President Donald Trump suggested on Saturday that he would re-evaluate the United States’s relationship with China after the outbreak of the CCP (Chinese Communist Party) virus, commonly known as novel coronavirus.
“Our relationship with China was good until they did this. Look, we just made a trade deal where China is going to have to buy $250 billion a year in our products, … $40 to $50 billion from the farmers. Then all of a sudden you heard about this,” he told the press during a White House Coronavirus Task Force briefing.
“The question was asked: Would you be angry at China? The answer might be a very well resounding ‘Yes.’
“But it depends. Was it a mistake that got out of control? Or was it done deliberately? In either event, they should have let us go in.
“We asked to go in very early and they would not let us in,” Trump said.
It’s not clear if Trump was referring to the origin of the CCP virus or the regime’s lack of transparency about infections and deaths.
There are theories circulating that the virus may be connected to a biologic laboratory in Wuhan—the epicenter of the outbreak.
The United States is not the only country that has suggested it will review its relationship with the Chinese communist regime.
On Thursday, the UK foreign secretary and acting Prime Minister Dominic Raab said that Britain’s relationship with Beijing will no longer be “business as usual” after the COVID-19 pandemic is over.
“There absolutely needs to be a very, very deep dive after the event and review of the lessons, including of the outbreak of the virus,” Raab said at a press conference in London. “I don’t think we can flinch from that at all.”
When asked if there would be a “reckoning” with Beijing after the crisis ends, Raab, who is standing in for Prime Minister Boris Johnson as he recovers from the CCP virus, replied: “There’s no doubt we can’t have business as usual after this crisis, and we’ll have to ask the hard questions about how it came about and how it could have been stopped earlier.”

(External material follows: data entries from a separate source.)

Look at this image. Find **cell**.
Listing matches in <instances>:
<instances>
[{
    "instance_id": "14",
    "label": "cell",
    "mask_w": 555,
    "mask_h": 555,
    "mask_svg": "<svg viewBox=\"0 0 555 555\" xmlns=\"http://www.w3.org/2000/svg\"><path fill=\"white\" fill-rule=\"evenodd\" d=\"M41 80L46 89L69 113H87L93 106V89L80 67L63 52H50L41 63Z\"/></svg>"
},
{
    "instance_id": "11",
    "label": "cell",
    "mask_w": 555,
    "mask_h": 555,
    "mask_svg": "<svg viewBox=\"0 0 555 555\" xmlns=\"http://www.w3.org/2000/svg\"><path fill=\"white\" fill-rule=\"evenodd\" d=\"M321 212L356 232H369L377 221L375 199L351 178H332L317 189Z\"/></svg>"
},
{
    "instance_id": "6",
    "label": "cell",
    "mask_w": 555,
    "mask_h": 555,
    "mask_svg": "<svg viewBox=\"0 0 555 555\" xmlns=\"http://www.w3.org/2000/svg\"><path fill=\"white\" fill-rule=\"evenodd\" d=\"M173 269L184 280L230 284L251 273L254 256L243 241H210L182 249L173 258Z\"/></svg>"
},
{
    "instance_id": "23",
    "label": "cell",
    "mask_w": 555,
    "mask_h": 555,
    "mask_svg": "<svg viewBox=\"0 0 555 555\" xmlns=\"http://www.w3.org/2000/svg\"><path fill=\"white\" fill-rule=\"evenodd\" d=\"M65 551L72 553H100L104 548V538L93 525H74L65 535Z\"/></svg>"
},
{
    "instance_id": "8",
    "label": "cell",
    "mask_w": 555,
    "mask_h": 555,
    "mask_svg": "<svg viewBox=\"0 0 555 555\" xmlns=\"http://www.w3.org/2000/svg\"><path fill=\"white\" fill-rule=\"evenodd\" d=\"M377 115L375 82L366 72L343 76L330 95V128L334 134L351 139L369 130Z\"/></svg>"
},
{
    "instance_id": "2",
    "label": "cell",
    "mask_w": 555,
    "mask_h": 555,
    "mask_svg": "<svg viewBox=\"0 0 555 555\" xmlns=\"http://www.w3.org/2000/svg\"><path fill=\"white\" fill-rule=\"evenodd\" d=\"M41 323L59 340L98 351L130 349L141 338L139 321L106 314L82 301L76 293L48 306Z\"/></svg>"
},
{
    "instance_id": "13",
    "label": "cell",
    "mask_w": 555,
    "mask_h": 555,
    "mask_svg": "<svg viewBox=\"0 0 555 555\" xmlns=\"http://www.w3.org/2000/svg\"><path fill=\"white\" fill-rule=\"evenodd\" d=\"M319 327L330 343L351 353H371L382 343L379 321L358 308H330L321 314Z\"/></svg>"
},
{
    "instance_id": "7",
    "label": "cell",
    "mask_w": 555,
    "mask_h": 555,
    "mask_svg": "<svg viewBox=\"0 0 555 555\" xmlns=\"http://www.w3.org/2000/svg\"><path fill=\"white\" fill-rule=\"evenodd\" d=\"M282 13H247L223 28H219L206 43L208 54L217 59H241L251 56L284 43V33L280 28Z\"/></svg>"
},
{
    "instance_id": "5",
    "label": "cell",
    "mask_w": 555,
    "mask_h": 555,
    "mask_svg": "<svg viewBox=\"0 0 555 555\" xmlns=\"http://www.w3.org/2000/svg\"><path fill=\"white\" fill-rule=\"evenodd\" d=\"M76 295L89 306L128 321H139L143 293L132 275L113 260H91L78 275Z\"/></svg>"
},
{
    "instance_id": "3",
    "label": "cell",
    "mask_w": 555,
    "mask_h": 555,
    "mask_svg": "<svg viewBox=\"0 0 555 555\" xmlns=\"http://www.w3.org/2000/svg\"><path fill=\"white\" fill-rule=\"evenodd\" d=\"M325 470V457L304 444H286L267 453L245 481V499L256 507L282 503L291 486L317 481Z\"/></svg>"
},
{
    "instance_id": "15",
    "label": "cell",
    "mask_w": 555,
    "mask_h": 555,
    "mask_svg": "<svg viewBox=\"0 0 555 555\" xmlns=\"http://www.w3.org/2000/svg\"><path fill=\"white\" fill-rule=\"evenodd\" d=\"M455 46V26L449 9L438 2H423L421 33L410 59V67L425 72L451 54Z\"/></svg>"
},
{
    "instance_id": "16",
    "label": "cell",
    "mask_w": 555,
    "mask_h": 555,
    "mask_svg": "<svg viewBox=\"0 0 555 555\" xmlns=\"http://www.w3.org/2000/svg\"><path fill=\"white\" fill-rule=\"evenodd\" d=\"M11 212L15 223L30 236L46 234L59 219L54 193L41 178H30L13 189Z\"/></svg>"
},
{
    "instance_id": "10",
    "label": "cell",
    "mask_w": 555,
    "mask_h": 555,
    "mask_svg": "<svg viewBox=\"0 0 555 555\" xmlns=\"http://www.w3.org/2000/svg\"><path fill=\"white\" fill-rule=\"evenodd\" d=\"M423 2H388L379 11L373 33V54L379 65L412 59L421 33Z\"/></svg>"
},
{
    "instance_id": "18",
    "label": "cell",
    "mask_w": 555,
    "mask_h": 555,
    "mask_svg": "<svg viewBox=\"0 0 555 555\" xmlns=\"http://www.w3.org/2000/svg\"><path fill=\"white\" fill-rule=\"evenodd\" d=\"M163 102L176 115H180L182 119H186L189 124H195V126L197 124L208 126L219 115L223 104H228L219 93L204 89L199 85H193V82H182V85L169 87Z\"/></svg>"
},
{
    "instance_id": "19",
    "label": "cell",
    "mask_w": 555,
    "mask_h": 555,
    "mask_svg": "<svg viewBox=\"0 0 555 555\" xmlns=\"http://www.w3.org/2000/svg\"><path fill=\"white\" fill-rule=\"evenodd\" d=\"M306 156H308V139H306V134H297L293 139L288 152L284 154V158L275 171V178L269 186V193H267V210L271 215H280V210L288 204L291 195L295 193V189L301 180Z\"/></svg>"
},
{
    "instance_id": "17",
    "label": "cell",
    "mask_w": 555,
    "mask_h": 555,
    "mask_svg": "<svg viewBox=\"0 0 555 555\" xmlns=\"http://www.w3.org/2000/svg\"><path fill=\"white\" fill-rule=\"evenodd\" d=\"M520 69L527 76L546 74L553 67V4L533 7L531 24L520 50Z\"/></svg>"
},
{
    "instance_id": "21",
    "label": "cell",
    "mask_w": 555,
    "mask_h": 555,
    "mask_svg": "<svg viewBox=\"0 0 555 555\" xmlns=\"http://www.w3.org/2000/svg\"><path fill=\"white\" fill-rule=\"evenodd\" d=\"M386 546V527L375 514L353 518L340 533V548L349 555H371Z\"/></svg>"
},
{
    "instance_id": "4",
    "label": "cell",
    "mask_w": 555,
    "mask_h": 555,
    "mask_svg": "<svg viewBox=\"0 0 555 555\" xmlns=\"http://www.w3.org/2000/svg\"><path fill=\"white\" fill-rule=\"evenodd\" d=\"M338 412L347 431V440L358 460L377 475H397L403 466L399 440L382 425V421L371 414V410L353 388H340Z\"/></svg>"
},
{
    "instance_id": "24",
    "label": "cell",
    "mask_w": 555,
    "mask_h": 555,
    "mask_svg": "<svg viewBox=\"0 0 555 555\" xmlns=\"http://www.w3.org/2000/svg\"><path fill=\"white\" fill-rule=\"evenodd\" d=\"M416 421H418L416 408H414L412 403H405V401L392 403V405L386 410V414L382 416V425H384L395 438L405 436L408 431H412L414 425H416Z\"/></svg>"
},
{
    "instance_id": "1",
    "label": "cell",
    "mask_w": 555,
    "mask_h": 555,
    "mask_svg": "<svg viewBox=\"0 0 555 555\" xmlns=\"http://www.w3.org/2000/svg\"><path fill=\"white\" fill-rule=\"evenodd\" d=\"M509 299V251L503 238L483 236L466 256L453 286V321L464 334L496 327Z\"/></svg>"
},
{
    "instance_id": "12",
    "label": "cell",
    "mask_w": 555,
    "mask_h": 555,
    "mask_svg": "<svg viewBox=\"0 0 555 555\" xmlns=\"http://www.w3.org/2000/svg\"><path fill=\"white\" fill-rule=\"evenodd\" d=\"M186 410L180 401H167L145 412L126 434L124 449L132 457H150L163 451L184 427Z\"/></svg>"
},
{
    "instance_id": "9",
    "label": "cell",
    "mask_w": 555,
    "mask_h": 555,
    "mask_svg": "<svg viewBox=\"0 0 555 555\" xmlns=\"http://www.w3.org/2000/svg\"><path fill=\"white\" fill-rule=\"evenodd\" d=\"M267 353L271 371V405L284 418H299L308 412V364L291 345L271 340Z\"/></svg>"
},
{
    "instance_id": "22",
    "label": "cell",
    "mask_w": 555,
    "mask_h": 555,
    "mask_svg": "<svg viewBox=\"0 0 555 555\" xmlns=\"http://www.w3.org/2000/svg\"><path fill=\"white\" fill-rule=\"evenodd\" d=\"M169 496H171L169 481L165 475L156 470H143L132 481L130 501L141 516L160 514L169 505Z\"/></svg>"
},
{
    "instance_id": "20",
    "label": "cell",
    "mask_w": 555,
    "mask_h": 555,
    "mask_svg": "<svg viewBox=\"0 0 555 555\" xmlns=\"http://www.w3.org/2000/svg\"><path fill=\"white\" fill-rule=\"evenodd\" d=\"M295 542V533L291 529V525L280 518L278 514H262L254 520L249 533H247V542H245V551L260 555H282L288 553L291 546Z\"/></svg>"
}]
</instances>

Top White House Doctor Debunks China Outbreak Data
The CCP virus, which causes the disease COVID-19, has been linked to at least 159,510 deaths globally and infected over 2.3 million people as of Saturday night, according to official government data collated by Johns Hopkins University.
The numbers are considered inaccurate by many because of a lag in data collection by governments as well as significant underreporting of known cases and deaths by the regime ruling mainland China.
There are over 732,000 confirmed cases and 38,664 deaths in the United States, the data shows.
During the Task Force press briefing, a top doctor debunked the Chinese regime’s data on the CCP virus outbreak.
Dr. Deborah Birx, the White House pandemic response coordinator who specializes in immunology, global health, and vaccine research, showed a slide with mortality rates for several countries.
According to the data, Belgium and Spain have reported the highest mortality rates, with 45.2 and 42.81 persons dying per 100,000 population respectively. The mortality rate for Italy, France, the United Kingdom, and the Netherlands are 37.64, 27.92, 21.97, and 20.14 respectively.
The mortality rate for the United States and Germany—11.24 and 5.25 respectively—fall at the lower end of reports.
However, China’s reported mortality rate, which was singled out with an asterisk, is suspiciously low at 0.33.
“I put China data there so you can see basically how unrealistic this could be,” Birx said.
The data from China includes the CCP’s recently revised numbers from Wuhan.
On Friday, Wuhan authorities increased their death toll reports by 1,290 to 3,869 cases. The authorities explained that the newly-added virus victims included some who died at home, The Epoch Times reported.
However, even with the revisions, Birx said she doubts that China could have a mortality rate magnitudes lower than the United Kingdom, France, Belgium, Italy, and Spain, given that they also have highly developed healthcare delivery systems, extraordinary doctors, nurses, and equipment.
Trump added that he believes the death toll in China should be much higher and the highest in the world: “China is number one by a lot. They are way ahead of us in terms of death.”
“It is not even close,” he added.
Cathy He contributed to this report.